> [Directions]: Reproduce each of the following records line for line, without altering any character.

──────────────────────────────

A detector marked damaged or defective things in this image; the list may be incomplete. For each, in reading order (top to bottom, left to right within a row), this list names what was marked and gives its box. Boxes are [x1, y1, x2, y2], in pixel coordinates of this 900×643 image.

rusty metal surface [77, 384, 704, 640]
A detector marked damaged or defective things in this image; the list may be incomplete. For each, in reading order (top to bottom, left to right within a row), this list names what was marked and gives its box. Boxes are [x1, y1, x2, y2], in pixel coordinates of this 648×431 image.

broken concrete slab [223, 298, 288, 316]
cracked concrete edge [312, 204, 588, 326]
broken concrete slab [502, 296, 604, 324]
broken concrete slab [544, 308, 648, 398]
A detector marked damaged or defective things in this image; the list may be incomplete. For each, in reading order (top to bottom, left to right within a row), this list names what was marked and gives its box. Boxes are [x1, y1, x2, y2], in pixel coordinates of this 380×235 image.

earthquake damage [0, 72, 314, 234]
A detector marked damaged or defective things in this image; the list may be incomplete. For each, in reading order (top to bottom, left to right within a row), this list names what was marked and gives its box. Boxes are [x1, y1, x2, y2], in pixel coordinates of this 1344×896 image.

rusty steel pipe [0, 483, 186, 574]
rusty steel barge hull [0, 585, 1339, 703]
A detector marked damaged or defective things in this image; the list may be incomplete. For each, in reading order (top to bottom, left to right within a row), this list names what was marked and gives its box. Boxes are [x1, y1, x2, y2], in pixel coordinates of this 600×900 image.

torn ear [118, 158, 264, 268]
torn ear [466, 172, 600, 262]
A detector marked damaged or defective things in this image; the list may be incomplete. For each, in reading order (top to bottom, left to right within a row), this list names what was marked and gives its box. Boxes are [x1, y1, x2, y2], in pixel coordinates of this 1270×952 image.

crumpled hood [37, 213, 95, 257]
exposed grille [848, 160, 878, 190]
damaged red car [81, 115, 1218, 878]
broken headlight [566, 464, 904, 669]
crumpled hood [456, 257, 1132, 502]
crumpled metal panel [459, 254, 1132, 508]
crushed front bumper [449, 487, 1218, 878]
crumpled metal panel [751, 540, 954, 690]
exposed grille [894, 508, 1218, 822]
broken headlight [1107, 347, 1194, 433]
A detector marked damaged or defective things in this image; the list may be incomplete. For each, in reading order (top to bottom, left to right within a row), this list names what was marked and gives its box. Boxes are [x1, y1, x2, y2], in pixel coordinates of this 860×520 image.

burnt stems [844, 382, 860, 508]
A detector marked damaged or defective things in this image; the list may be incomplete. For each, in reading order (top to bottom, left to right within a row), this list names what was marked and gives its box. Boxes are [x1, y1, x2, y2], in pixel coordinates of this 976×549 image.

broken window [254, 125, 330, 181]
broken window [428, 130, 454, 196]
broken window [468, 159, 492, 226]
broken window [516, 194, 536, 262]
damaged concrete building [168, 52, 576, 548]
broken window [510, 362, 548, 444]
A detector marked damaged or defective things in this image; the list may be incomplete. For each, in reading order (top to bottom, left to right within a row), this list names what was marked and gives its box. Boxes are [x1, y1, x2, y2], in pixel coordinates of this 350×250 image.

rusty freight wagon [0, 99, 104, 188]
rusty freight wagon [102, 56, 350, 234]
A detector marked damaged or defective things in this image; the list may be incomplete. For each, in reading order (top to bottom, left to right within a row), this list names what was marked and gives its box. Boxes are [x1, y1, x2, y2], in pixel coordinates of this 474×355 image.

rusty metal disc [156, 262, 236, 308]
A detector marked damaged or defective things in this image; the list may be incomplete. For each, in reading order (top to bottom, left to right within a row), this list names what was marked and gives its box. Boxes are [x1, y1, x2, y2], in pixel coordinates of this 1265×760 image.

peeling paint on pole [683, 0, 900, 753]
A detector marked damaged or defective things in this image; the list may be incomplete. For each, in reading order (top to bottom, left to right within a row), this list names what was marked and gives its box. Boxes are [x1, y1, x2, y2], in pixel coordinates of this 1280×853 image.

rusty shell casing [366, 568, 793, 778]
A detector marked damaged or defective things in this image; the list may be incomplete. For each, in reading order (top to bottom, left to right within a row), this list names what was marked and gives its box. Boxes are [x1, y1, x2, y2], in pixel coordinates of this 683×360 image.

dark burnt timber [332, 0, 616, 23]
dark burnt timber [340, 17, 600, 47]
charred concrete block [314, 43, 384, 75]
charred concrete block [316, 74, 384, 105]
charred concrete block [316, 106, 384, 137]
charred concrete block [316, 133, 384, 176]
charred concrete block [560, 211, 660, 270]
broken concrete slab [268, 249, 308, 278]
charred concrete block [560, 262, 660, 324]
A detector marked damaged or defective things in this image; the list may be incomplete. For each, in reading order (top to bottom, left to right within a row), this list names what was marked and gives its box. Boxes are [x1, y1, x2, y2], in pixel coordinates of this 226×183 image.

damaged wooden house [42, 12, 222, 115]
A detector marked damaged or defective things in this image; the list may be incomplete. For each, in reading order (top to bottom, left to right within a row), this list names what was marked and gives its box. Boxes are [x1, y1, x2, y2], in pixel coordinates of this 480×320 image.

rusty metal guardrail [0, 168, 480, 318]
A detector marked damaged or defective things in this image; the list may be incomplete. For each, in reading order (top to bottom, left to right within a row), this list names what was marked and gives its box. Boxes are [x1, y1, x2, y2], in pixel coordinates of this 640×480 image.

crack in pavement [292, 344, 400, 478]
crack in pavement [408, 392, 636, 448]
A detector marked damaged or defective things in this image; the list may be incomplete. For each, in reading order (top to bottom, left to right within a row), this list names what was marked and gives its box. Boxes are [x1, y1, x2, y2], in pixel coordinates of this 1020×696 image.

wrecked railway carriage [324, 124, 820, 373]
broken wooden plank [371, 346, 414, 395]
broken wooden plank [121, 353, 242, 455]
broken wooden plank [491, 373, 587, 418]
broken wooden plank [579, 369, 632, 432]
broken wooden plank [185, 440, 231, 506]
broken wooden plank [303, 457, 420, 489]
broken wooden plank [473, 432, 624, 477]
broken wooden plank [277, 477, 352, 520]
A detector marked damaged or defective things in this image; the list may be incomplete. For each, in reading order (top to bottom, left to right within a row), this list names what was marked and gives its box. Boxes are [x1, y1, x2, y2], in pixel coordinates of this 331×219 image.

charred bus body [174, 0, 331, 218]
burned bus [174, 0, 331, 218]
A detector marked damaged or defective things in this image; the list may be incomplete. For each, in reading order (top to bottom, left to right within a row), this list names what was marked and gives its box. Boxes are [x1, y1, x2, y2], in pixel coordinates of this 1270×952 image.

──────────────────────────────

> [Exercise solution]:
A detector marked damaged or defective things in this image; the list may be incomplete. For each, in reading order (top to bottom, left to right within a row), this list names what was marked and gives its box. Boxes are [x1, y1, x2, y2], in pixel coordinates of this 900×643 image.

rusty metal surface [77, 384, 704, 640]
A detector marked damaged or defective things in this image; the list may be incomplete. For each, in reading order (top to bottom, left to right within a row), this list names what was marked and gives its box. Boxes are [x1, y1, x2, y2], in pixel coordinates of this 648×431 image.

broken concrete slab [223, 298, 288, 316]
cracked concrete edge [312, 204, 588, 326]
broken concrete slab [502, 296, 604, 324]
broken concrete slab [544, 308, 648, 398]
A detector marked damaged or defective things in this image; the list may be incomplete. For each, in reading order (top to bottom, left to right within a row), this list names what was marked and gives its box. Boxes are [x1, y1, x2, y2], in pixel coordinates of this 380×235 image.

earthquake damage [0, 72, 314, 234]
A detector marked damaged or defective things in this image; the list may be incomplete. For each, in reading order (top to bottom, left to right within a row), this list names what was marked and gives its box. Boxes are [x1, y1, x2, y2], in pixel coordinates of this 1344×896 image.

rusty steel pipe [0, 483, 186, 574]
rusty steel barge hull [0, 585, 1339, 703]
A detector marked damaged or defective things in this image; the list may be incomplete. For each, in reading order (top to bottom, left to right within a row), this list names what was marked and gives its box. Boxes are [x1, y1, x2, y2], in pixel coordinates of this 600×900 image.

torn ear [118, 158, 264, 268]
torn ear [466, 172, 600, 262]
A detector marked damaged or defective things in this image; the list may be incomplete. For each, in reading order (top to bottom, left to right within a row), this list names what was marked and gives its box. Boxes are [x1, y1, x2, y2], in pixel coordinates of this 1270×952 image.

crumpled hood [37, 213, 95, 257]
exposed grille [848, 160, 878, 190]
damaged red car [81, 115, 1218, 878]
broken headlight [566, 464, 904, 669]
crumpled hood [456, 257, 1132, 502]
crumpled metal panel [459, 254, 1132, 508]
crushed front bumper [449, 487, 1218, 878]
crumpled metal panel [751, 540, 954, 690]
exposed grille [894, 508, 1218, 822]
broken headlight [1107, 347, 1194, 433]
A detector marked damaged or defective things in this image; the list may be incomplete. For each, in reading order (top to bottom, left to right within a row), this list names what was marked and gives its box. Boxes are [x1, y1, x2, y2], in pixel coordinates of this 860×520 image.

burnt stems [844, 382, 860, 508]
A detector marked damaged or defective things in this image; the list may be incomplete. For each, in reading order (top to bottom, left to right within a row), this list names what was marked and gives its box. Boxes are [x1, y1, x2, y2], in pixel coordinates of this 976×549 image.

broken window [254, 125, 330, 181]
broken window [428, 130, 454, 196]
broken window [468, 159, 492, 226]
broken window [516, 194, 536, 262]
damaged concrete building [168, 52, 576, 548]
broken window [510, 362, 548, 444]
A detector marked damaged or defective things in this image; the list may be incomplete. For each, in reading order (top to bottom, left to right within a row), this list names what was marked and gives its box. Boxes are [x1, y1, x2, y2], in pixel coordinates of this 350×250 image.

rusty freight wagon [0, 99, 104, 188]
rusty freight wagon [102, 56, 350, 234]
A detector marked damaged or defective things in this image; the list may be incomplete. For each, in reading order (top to bottom, left to right within a row), this list names what was marked and gives its box. Boxes are [x1, y1, x2, y2], in pixel coordinates of this 474×355 image.

rusty metal disc [156, 262, 236, 308]
A detector marked damaged or defective things in this image; the list may be incomplete. For each, in reading order (top to bottom, left to right within a row), this list names what was marked and gives its box. Boxes are [x1, y1, x2, y2], in pixel coordinates of this 1265×760 image.

peeling paint on pole [683, 0, 900, 753]
A detector marked damaged or defective things in this image; the list may be incomplete. For each, in reading order (top to bottom, left to right within a row), this list names what was marked and gives its box. Boxes are [x1, y1, x2, y2], in pixel coordinates of this 1280×853 image.

rusty shell casing [366, 568, 793, 778]
A detector marked damaged or defective things in this image; the list may be incomplete. For each, in reading order (top to bottom, left to right within a row), this list names what was marked and gives its box. Boxes are [x1, y1, x2, y2], in pixel coordinates of this 683×360 image.

dark burnt timber [332, 0, 616, 23]
dark burnt timber [340, 17, 600, 47]
charred concrete block [314, 43, 384, 75]
charred concrete block [316, 74, 384, 105]
charred concrete block [316, 106, 384, 137]
charred concrete block [316, 133, 384, 176]
charred concrete block [560, 211, 660, 270]
broken concrete slab [268, 249, 308, 278]
charred concrete block [560, 262, 660, 324]
A detector marked damaged or defective things in this image; the list may be incomplete. For each, in reading order (top to bottom, left to right within a row), this list names what was marked and gives its box. Boxes are [x1, y1, x2, y2], in pixel coordinates of this 226×183 image.

damaged wooden house [42, 12, 222, 115]
A detector marked damaged or defective things in this image; the list may be incomplete. For each, in reading order (top to bottom, left to right within a row), this list names what was marked and gives its box. Boxes are [x1, y1, x2, y2], in pixel coordinates of this 480×320 image.

rusty metal guardrail [0, 168, 480, 318]
A detector marked damaged or defective things in this image; the list may be incomplete. For each, in reading order (top to bottom, left to right within a row), this list names what was marked and gives its box. Boxes are [x1, y1, x2, y2], in pixel coordinates of this 640×480 image.

crack in pavement [292, 344, 400, 478]
crack in pavement [408, 392, 636, 448]
A detector marked damaged or defective things in this image; the list may be incomplete. For each, in reading order (top to bottom, left to right within a row), this list names what was marked and gives its box. Boxes are [x1, y1, x2, y2], in pixel coordinates of this 1020×696 image.

wrecked railway carriage [324, 124, 820, 373]
broken wooden plank [371, 346, 414, 395]
broken wooden plank [121, 353, 242, 455]
broken wooden plank [491, 373, 587, 418]
broken wooden plank [579, 369, 632, 432]
broken wooden plank [185, 440, 231, 506]
broken wooden plank [303, 457, 420, 489]
broken wooden plank [473, 432, 624, 477]
broken wooden plank [277, 477, 352, 520]
A detector marked damaged or defective things in this image; the list may be incomplete. For each, in reading order (top to bottom, left to right within a row), this list names what was marked and gives its box. Boxes are [x1, y1, x2, y2], in pixel coordinates of this 331×219 image.

charred bus body [174, 0, 331, 218]
burned bus [174, 0, 331, 218]
A detector marked damaged or defective things in this image; the list may be incomplete. For each, in reading order (top to bottom, left to right within a row), this list names what was marked and gives its box. Boxes are [x1, y1, x2, y2], in pixel coordinates of this 1270×952 image.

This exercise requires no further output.